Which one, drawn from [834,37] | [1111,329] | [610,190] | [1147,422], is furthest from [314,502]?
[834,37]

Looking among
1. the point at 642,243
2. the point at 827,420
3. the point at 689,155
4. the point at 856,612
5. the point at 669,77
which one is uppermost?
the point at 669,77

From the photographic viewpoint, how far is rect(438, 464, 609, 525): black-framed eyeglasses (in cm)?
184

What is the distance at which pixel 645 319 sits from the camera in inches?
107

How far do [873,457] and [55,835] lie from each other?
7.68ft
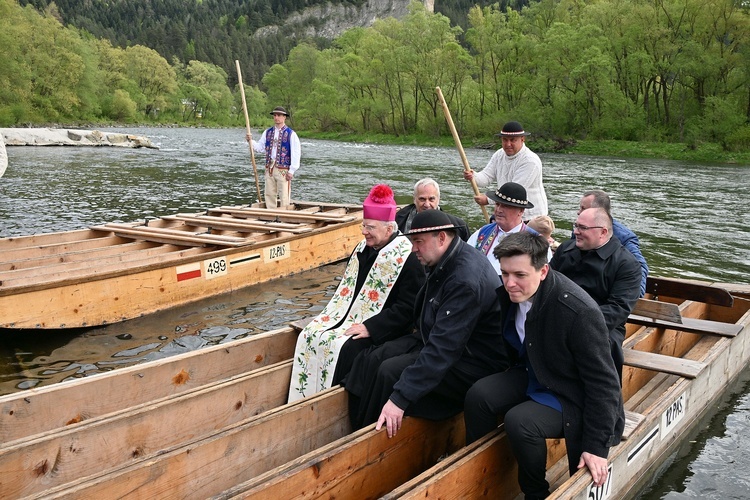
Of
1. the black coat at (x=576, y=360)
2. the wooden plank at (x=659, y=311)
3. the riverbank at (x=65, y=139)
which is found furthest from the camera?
the riverbank at (x=65, y=139)

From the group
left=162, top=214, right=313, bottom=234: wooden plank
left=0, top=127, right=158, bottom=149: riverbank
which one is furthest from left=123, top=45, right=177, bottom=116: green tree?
left=162, top=214, right=313, bottom=234: wooden plank

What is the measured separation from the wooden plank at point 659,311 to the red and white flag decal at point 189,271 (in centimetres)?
499

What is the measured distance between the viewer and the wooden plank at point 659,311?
210 inches

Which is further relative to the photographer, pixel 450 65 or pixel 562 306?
pixel 450 65

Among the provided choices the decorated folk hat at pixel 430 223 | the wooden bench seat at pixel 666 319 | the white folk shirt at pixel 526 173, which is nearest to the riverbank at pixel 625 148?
the white folk shirt at pixel 526 173

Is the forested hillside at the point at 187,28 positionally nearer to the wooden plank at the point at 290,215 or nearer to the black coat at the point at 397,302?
the wooden plank at the point at 290,215

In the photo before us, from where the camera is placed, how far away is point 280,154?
37.6ft

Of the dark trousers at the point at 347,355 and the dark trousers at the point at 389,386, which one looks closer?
the dark trousers at the point at 389,386

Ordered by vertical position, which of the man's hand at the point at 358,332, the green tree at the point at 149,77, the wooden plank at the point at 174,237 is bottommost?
the wooden plank at the point at 174,237

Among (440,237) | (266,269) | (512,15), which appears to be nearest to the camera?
(440,237)

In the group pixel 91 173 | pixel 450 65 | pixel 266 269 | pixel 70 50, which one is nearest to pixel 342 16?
pixel 70 50

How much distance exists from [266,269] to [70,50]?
211ft

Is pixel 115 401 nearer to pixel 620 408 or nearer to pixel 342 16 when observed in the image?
pixel 620 408

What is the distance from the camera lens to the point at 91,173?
2447 centimetres
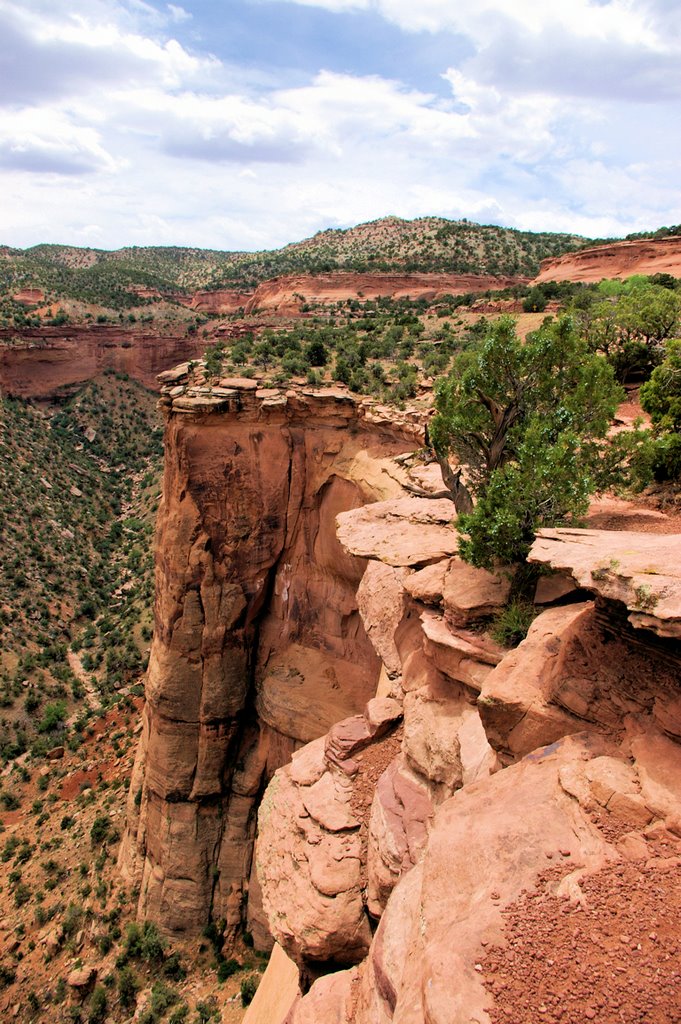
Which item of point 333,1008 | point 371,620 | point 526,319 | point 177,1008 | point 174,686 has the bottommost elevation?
point 177,1008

========================================

**Prompt**
Lay out all of the data above as a numbered list, skipping the blank lines and leaving out the pictures.

**Answer**
1. Which one, drawn from [834,37] | [1111,329] | [610,190] | [1147,422], is furthest from [314,502]?
2. [834,37]
3. Looking among
4. 1. the point at 642,243
5. 2. the point at 827,420
6. 3. the point at 689,155
7. 4. the point at 856,612
8. 5. the point at 669,77
9. which one is uppermost?
10. the point at 669,77
11. From the photographic viewpoint, how far is rect(438, 464, 609, 525): black-framed eyeglasses (in cm)?
12. 184
13. What is the distance at which pixel 645 319 sits from the camera in inches?
14. 107
15. How far do [873,457] and [55,835] lie from each other?
16. 7.68ft
17. Of
18. 1. the black coat at (x=576, y=360)
19. 2. the wooden plank at (x=659, y=311)
20. 3. the riverbank at (x=65, y=139)
21. which is found furthest from the camera?
22. the riverbank at (x=65, y=139)
23. From the group
24. left=162, top=214, right=313, bottom=234: wooden plank
25. left=0, top=127, right=158, bottom=149: riverbank
26. which one is furthest from left=123, top=45, right=177, bottom=116: green tree?
27. left=162, top=214, right=313, bottom=234: wooden plank
28. What is the measured separation from the wooden plank at point 659,311 to the red and white flag decal at point 189,271 (in centimetres)?
29. 499
30. What is the measured distance between the viewer and the wooden plank at point 659,311?
31. 210 inches
32. Which is further relative to the photographer, pixel 450 65 or pixel 562 306?
33. pixel 450 65
34. Among the provided choices the decorated folk hat at pixel 430 223 | the wooden bench seat at pixel 666 319 | the white folk shirt at pixel 526 173, which is nearest to the riverbank at pixel 625 148?
35. the white folk shirt at pixel 526 173
36. Is the forested hillside at the point at 187,28 positionally nearer to the wooden plank at the point at 290,215 or nearer to the black coat at the point at 397,302?
37. the wooden plank at the point at 290,215
38. In the photo before us, from where the camera is placed, how far away is point 280,154?
39. 37.6ft
40. Of the dark trousers at the point at 347,355 and the dark trousers at the point at 389,386, which one looks closer?
41. the dark trousers at the point at 389,386
42. Ordered by vertical position, which of the man's hand at the point at 358,332, the green tree at the point at 149,77, the wooden plank at the point at 174,237 is bottommost?
43. the wooden plank at the point at 174,237
44. Among (440,237) | (266,269) | (512,15), which appears to be nearest to the camera?
45. (440,237)
46. In the group pixel 91 173 | pixel 450 65 | pixel 266 269 | pixel 70 50, which one is nearest to pixel 342 16?
47. pixel 70 50
48. How much distance exists from [266,269] to [70,50]?
49. 211ft
50. Is pixel 115 401 nearer to pixel 620 408 or nearer to pixel 342 16 when observed in the image?
51. pixel 620 408
52. What is the distance from the camera lens to the point at 91,173?
53. 2447 centimetres
54. Which item of point 333,1008 | point 371,620 | point 526,319 | point 177,1008 | point 174,686 has the bottommost elevation?
55. point 177,1008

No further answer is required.